Por otro lado menos favorable, Vlad tiene un encanto natural, al igual que yo y todos los vampiros del mundo. Sirve para confundir a la víctima, a través de las feromonas: las atrae, las convence de que somos buenos, que somos perfectos y alcanzables. Y entre nosotros suele funcionar, en especial en los vampyr en caso de que se desee la procreación. Es mi caso: estaba cayendo en las infames redes del encanto vampírico de Vlad, suprimiendo mi propia habilidad para que él no pudiera leer mi mente. No es correcto que lo diga así, pero por todos los cielos, estoy enamorada.
Enamorada de él, del hombre al que se supone debería destruir.

Ya es de noche, y estoy lista.

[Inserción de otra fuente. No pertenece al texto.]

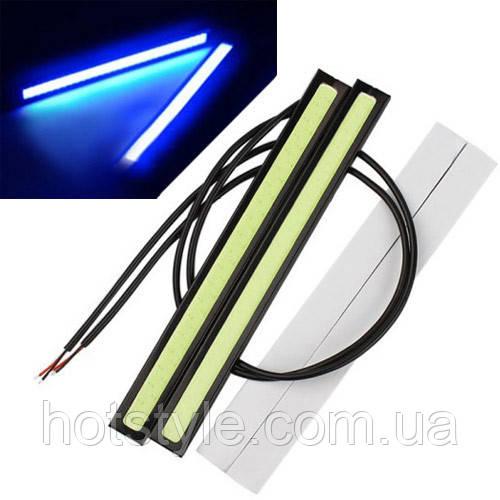 Дневные ходовые огни, 2x6 Вт, DRL LED короткие 14см, голубые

No tengo nada que ofrecer en este mundo. Todos mis tesoros y riquezas están bien escondidos, y soy la única que sabe dónde. Mis diarios no tienen nada escrito acerca de ello, y los más viejos están escondidos con todo lo demás. Este es lo único que preservo. Y si alguien lo encuentra, prefiero que crea que lo que dice es más que la fantasía de una mujer solitaria, buscando una oportunidad de publicar algo bueno. Los vampiros están de moda, y no los culpo.
Te veré en el infierno algún día, Vlad Tepes. Pase lo que pase, terminarás muerto, hijo de puta.

(Aquí termina el diario de Erzsébet Báthory. Lo que sigue es un relato armado de todos los rumores que se fueron dando acerca del asunto, así como varias pruebas que se tienen, como vídeos y testigos presenciales. Sírvase, pues, de eliminar este testimonio después de su lectura, y de disponer de todo el material restante en el archivo confidencial.)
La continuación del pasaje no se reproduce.